• Material for this task
******

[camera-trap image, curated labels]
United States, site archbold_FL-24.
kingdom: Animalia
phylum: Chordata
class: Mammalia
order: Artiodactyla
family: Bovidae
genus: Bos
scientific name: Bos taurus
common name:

******

• Activity
All the lines above are to be copied exactly, with none left out.

• Completed task
[camera-trap image, curated labels]
United States, site archbold_FL-24.
kingdom: Animalia
phylum: Chordata
class: Mammalia
order: Artiodactyla
family: Bovidae
genus: Bos
scientific name: Bos taurus
common name:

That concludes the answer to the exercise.